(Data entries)
== == ==

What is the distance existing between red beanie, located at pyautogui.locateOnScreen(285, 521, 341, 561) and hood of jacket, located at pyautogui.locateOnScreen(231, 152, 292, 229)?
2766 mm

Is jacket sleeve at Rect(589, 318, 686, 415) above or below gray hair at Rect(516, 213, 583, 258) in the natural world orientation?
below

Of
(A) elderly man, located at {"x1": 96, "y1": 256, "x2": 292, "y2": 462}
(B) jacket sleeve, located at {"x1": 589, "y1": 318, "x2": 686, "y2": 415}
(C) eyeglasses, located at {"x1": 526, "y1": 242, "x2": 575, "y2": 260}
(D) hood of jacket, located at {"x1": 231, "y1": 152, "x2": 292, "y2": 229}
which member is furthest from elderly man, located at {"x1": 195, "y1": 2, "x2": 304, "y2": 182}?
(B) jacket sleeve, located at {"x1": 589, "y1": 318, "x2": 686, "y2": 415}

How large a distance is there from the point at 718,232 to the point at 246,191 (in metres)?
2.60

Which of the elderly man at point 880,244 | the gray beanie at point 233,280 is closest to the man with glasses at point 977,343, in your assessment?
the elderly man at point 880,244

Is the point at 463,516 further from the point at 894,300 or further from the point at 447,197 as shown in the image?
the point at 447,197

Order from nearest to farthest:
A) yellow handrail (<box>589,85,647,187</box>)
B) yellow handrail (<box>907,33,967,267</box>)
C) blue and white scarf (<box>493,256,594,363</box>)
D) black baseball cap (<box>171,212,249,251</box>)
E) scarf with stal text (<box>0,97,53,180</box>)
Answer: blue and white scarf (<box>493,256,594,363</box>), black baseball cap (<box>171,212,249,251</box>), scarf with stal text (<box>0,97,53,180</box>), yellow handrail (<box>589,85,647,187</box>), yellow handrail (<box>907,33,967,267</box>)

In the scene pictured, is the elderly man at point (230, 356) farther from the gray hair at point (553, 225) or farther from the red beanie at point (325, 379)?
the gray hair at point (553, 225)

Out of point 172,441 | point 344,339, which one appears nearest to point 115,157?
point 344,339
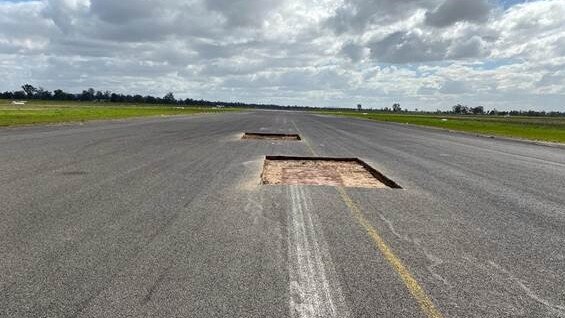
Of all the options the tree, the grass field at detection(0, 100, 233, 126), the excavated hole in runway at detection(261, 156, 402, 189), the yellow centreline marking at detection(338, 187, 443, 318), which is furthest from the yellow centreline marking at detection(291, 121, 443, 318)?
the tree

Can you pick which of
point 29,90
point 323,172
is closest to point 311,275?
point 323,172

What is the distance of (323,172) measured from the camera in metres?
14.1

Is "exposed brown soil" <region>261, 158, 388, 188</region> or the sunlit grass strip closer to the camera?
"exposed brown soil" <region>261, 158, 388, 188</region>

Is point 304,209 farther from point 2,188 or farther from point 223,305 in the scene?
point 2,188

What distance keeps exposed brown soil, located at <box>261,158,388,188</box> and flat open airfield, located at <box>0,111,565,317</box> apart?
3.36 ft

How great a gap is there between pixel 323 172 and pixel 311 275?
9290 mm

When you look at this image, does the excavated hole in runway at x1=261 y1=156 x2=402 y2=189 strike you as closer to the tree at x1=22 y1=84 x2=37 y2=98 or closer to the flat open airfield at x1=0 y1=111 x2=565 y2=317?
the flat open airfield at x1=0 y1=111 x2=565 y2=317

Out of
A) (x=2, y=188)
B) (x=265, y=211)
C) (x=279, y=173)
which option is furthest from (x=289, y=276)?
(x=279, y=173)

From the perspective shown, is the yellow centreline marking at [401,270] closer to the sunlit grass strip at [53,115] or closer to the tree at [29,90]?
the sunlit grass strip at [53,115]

== == ==

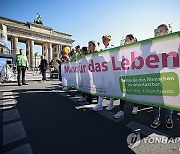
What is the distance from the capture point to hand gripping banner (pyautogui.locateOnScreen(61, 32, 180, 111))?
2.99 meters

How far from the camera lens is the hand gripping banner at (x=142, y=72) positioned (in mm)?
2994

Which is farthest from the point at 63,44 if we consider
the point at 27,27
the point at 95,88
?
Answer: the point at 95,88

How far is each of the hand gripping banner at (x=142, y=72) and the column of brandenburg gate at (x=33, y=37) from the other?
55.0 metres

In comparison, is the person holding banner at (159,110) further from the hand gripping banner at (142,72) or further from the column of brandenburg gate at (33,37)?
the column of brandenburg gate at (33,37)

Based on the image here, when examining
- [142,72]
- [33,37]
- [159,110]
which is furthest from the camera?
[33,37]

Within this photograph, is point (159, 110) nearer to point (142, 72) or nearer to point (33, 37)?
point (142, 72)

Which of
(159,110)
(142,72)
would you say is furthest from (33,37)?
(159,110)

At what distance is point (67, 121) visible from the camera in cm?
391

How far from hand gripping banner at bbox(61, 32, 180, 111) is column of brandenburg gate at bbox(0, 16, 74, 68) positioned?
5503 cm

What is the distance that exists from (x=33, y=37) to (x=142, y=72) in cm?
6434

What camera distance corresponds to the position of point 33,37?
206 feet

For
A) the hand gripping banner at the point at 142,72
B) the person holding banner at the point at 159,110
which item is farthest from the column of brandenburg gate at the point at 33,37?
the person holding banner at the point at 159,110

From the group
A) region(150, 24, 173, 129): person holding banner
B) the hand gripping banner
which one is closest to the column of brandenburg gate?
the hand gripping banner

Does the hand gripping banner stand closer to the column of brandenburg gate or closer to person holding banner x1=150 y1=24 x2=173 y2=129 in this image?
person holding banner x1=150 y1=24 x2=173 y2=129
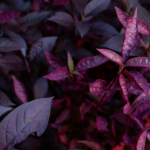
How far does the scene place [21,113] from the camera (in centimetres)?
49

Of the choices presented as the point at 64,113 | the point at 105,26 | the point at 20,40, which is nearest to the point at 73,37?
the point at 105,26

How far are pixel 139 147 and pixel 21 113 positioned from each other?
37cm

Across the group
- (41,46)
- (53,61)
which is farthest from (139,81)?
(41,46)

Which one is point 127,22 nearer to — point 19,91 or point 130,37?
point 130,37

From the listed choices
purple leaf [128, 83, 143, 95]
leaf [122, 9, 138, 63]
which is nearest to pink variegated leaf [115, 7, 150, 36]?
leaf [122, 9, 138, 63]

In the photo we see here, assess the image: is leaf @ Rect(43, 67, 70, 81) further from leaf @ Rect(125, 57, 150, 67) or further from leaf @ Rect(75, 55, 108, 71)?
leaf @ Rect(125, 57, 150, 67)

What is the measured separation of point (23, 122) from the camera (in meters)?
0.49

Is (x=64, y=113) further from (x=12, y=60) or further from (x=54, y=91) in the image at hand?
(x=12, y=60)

== == ==

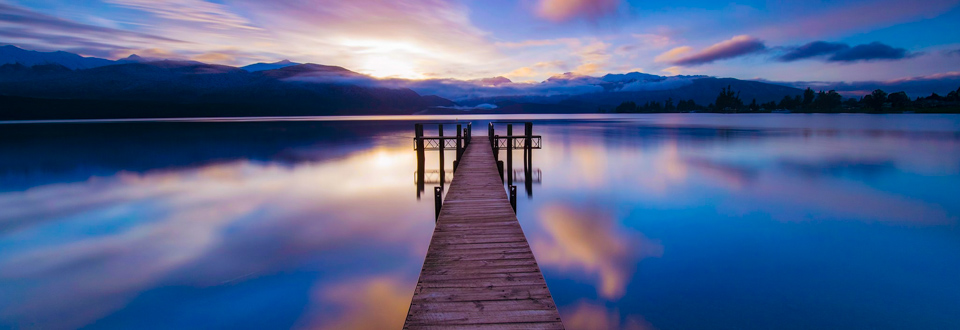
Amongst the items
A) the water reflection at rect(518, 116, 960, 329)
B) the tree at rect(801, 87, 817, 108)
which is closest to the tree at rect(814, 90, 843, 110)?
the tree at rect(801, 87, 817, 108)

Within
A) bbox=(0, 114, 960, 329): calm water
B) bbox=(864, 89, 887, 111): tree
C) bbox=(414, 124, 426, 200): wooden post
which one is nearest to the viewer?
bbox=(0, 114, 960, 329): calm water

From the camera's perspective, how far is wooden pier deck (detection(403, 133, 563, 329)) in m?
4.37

== == ==

▶ What is being asked
Lay out the part of the records that opens with the line containing "What is the distance existing" and closes with the line containing "Answer: blue and" as a numbered list, including both of those lines and leaving out blank lines.

▶ Result for this task
1. What is the distance existing between red beanie, located at pyautogui.locateOnScreen(285, 521, 341, 561) and hood of jacket, located at pyautogui.locateOnScreen(231, 152, 292, 229)?
2. 2766 mm
3. Is jacket sleeve at Rect(589, 318, 686, 415) above or below gray hair at Rect(516, 213, 583, 258) in the natural world orientation?
4. below
5. Of
6. (A) elderly man, located at {"x1": 96, "y1": 256, "x2": 292, "y2": 462}
7. (B) jacket sleeve, located at {"x1": 589, "y1": 318, "x2": 686, "y2": 415}
8. (C) eyeglasses, located at {"x1": 526, "y1": 242, "x2": 575, "y2": 260}
9. (D) hood of jacket, located at {"x1": 231, "y1": 152, "x2": 292, "y2": 229}
10. which member is furthest from elderly man, located at {"x1": 195, "y1": 2, "x2": 304, "y2": 182}?
11. (B) jacket sleeve, located at {"x1": 589, "y1": 318, "x2": 686, "y2": 415}
12. How large a distance is there from the point at 718,232 to the point at 246,191 (in metres)?
13. 2.60
14. Which of the elderly man at point 880,244 | the gray beanie at point 233,280 is closest to the man with glasses at point 977,343, in your assessment?
15. the elderly man at point 880,244
16. Is the point at 463,516 further from the point at 894,300 or further from the point at 447,197 as shown in the image?
17. the point at 447,197
18. Order from nearest to farthest:
19. A) yellow handrail (<box>589,85,647,187</box>)
20. B) yellow handrail (<box>907,33,967,267</box>)
21. C) blue and white scarf (<box>493,256,594,363</box>)
22. D) black baseball cap (<box>171,212,249,251</box>)
23. E) scarf with stal text (<box>0,97,53,180</box>)
24. Answer: blue and white scarf (<box>493,256,594,363</box>), black baseball cap (<box>171,212,249,251</box>), scarf with stal text (<box>0,97,53,180</box>), yellow handrail (<box>589,85,647,187</box>), yellow handrail (<box>907,33,967,267</box>)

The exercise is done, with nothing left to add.